Job:
In the data below, can you swap "fence post" for "barrier post" and reproduce every line with nothing else changed?
• • • •
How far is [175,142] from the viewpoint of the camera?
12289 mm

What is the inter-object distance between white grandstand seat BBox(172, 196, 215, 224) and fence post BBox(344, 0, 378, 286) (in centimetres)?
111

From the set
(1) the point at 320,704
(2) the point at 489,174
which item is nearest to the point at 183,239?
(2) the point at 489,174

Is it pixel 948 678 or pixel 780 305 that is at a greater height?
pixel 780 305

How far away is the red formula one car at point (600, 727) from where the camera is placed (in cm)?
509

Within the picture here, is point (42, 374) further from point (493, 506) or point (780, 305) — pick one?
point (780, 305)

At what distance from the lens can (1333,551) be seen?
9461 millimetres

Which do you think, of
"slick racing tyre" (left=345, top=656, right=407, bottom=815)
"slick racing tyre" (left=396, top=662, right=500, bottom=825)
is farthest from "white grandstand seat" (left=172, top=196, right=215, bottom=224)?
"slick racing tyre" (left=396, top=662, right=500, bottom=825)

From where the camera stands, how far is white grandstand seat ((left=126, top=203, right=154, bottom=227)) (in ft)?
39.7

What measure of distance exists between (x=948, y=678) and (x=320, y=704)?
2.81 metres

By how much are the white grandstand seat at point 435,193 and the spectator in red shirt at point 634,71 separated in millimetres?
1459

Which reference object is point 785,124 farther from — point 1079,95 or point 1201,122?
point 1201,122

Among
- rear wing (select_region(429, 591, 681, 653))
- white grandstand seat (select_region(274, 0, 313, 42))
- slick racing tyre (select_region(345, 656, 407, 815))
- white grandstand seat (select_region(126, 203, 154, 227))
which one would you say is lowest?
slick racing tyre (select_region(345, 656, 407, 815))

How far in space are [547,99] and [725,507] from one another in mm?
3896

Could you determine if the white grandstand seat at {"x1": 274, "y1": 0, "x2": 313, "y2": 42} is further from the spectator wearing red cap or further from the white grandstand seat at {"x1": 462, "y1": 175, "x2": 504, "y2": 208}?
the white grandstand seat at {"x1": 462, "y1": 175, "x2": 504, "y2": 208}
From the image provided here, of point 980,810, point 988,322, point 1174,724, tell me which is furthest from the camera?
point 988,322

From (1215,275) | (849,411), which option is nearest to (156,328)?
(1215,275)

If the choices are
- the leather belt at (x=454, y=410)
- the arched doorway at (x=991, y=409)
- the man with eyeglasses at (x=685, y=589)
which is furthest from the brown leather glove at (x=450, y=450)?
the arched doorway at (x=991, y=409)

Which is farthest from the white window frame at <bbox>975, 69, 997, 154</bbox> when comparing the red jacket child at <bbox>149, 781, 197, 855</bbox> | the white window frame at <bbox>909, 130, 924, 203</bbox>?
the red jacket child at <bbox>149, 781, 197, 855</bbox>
• • • •
Full answer:
How far is [175,142] from the viewpoint of the camera?
12289 mm

What is the inter-object distance between white grandstand seat BBox(172, 196, 215, 224) and barrier post BBox(344, 0, 378, 286) (in centimetres)?
111

From the set
(1) the point at 320,704
(2) the point at 489,174
which item is nearest to the point at 183,239?
(2) the point at 489,174

Is it pixel 948 678 or pixel 780 305 that is at a greater height?
pixel 780 305

How far away is the red formula one car at point (600, 727) from where the camera is placed (in cm)?
509

Within the picture here, is point (42, 374) further from point (493, 506) or point (780, 305) — pick one?
point (780, 305)

At what distance from the lens can (1333,551) be seen?
9461 millimetres

Which do you think, of
"slick racing tyre" (left=345, top=656, right=407, bottom=815)
"slick racing tyre" (left=396, top=662, right=500, bottom=825)
is farthest from "white grandstand seat" (left=172, top=196, right=215, bottom=224)?
"slick racing tyre" (left=396, top=662, right=500, bottom=825)

From where the camera stands, how far is white grandstand seat ((left=126, top=203, right=154, bottom=227)) (in ft)?
39.7

What measure of distance exists between (x=948, y=678) and (x=320, y=704)?
2.81 metres

By how much are the white grandstand seat at point 435,193 and the spectator in red shirt at point 634,71 separated in millimetres?
1459

Which reference object is point 785,124 farther from — point 1079,95 or point 1201,122?
point 1201,122

Among
- rear wing (select_region(429, 591, 681, 653))
- white grandstand seat (select_region(274, 0, 313, 42))
- slick racing tyre (select_region(345, 656, 407, 815))
- white grandstand seat (select_region(126, 203, 154, 227))
which one would you say is lowest?
slick racing tyre (select_region(345, 656, 407, 815))

How far in space are [547,99] and [725,507] from one another in mm?
3896

Could you determine if the white grandstand seat at {"x1": 274, "y1": 0, "x2": 313, "y2": 42} is further from the spectator wearing red cap or further from the white grandstand seat at {"x1": 462, "y1": 175, "x2": 504, "y2": 208}?
the white grandstand seat at {"x1": 462, "y1": 175, "x2": 504, "y2": 208}
From the image provided here, of point 980,810, point 988,322, point 1174,724, tell me which is furthest from the camera?
point 988,322

From (1215,275) | (849,411), which option is nearest to (156,328)?
(1215,275)

If the choices are
- the leather belt at (x=454, y=410)
- the arched doorway at (x=991, y=409)
- the man with eyeglasses at (x=685, y=589)
which is furthest from the brown leather glove at (x=450, y=450)?
the arched doorway at (x=991, y=409)

Which is farthest from the white window frame at <bbox>975, 69, 997, 154</bbox> when comparing the red jacket child at <bbox>149, 781, 197, 855</bbox> | the white window frame at <bbox>909, 130, 924, 203</bbox>?
the red jacket child at <bbox>149, 781, 197, 855</bbox>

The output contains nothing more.